▶ [TASK DESCRIPTION]: Every entry that follows should be reproduced exactly.

▶ [DATA PROVIDED]:
*****

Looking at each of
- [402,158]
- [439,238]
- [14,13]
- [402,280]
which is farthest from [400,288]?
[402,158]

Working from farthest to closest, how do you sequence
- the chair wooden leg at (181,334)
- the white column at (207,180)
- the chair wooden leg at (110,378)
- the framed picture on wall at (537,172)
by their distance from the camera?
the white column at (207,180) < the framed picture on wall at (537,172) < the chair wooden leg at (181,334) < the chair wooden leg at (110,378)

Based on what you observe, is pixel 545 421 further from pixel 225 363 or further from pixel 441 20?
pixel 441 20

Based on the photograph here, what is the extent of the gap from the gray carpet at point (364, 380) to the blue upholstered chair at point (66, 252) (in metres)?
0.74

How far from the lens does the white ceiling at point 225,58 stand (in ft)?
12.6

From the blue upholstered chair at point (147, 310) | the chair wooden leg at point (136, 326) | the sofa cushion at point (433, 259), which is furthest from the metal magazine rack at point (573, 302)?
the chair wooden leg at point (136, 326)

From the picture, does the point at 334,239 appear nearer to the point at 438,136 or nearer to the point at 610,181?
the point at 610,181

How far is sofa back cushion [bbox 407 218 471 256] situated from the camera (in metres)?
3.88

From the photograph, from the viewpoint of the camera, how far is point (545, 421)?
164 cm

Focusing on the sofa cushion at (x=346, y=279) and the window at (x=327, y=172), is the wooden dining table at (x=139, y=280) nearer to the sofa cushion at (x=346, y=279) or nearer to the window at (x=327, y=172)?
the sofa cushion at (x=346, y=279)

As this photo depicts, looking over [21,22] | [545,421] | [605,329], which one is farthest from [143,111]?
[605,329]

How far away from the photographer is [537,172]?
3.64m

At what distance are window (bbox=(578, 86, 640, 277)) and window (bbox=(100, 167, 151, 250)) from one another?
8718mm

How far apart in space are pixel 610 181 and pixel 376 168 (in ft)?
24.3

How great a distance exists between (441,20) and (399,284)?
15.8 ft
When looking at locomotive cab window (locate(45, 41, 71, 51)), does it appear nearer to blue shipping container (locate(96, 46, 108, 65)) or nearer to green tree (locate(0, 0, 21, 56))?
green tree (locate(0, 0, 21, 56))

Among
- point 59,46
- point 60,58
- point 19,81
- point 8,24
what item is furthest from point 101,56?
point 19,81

*****

▶ [CORRECT RESULT]:
Looking at each of
- [402,158]
- [439,238]
- [14,13]
- [402,280]
which is farthest from [400,288]?
[402,158]

Working from farthest to closest, how do you sequence
- the chair wooden leg at (181,334)
- the white column at (207,180)
- the chair wooden leg at (110,378)
- the framed picture on wall at (537,172)
by their distance from the camera?
the white column at (207,180) < the framed picture on wall at (537,172) < the chair wooden leg at (181,334) < the chair wooden leg at (110,378)

Based on what you observe, is pixel 545 421 further from pixel 225 363 or further from pixel 441 20?
pixel 441 20

Based on the photograph here, what is the extent of the gap from the gray carpet at point (364, 380) to the blue upholstered chair at point (66, 252) (in metres)?
0.74

How far from the lens does the white ceiling at point 225,58 stand (in ft)?
12.6

From the blue upholstered chair at point (147, 310) | the chair wooden leg at point (136, 326) | the sofa cushion at point (433, 259), which is furthest from the metal magazine rack at point (573, 302)?
the chair wooden leg at point (136, 326)

From the picture, does the point at 334,239 appear nearer to the point at 438,136 or nearer to the point at 610,181?
the point at 610,181

How far is sofa back cushion [bbox 407 218 471 256] situated from the camera (in metres)?
3.88

From the photograph, from the viewpoint of the camera, how far is point (545, 421)?
164 cm

Focusing on the sofa cushion at (x=346, y=279) and the window at (x=327, y=172), is the wooden dining table at (x=139, y=280) nearer to the sofa cushion at (x=346, y=279) or nearer to the window at (x=327, y=172)?
the sofa cushion at (x=346, y=279)

As this photo depicts, looking over [21,22] | [545,421] | [605,329], which one is farthest from [143,111]?
[605,329]

How far away from the photographer is [537,172]?
3.64m

At what distance are window (bbox=(578, 86, 640, 277)) and window (bbox=(100, 167, 151, 250)) from one another?
8718mm

How far apart in space are pixel 610 181 and pixel 376 168 (in ft)?
24.3

How great a distance exists between (441,20) and (399,284)?
15.8 ft
When looking at locomotive cab window (locate(45, 41, 71, 51)), does it appear nearer to blue shipping container (locate(96, 46, 108, 65)) or nearer to green tree (locate(0, 0, 21, 56))?
green tree (locate(0, 0, 21, 56))

Among
- point 59,46
- point 60,58
- point 19,81
- point 8,24
what item is furthest from point 101,56?
point 19,81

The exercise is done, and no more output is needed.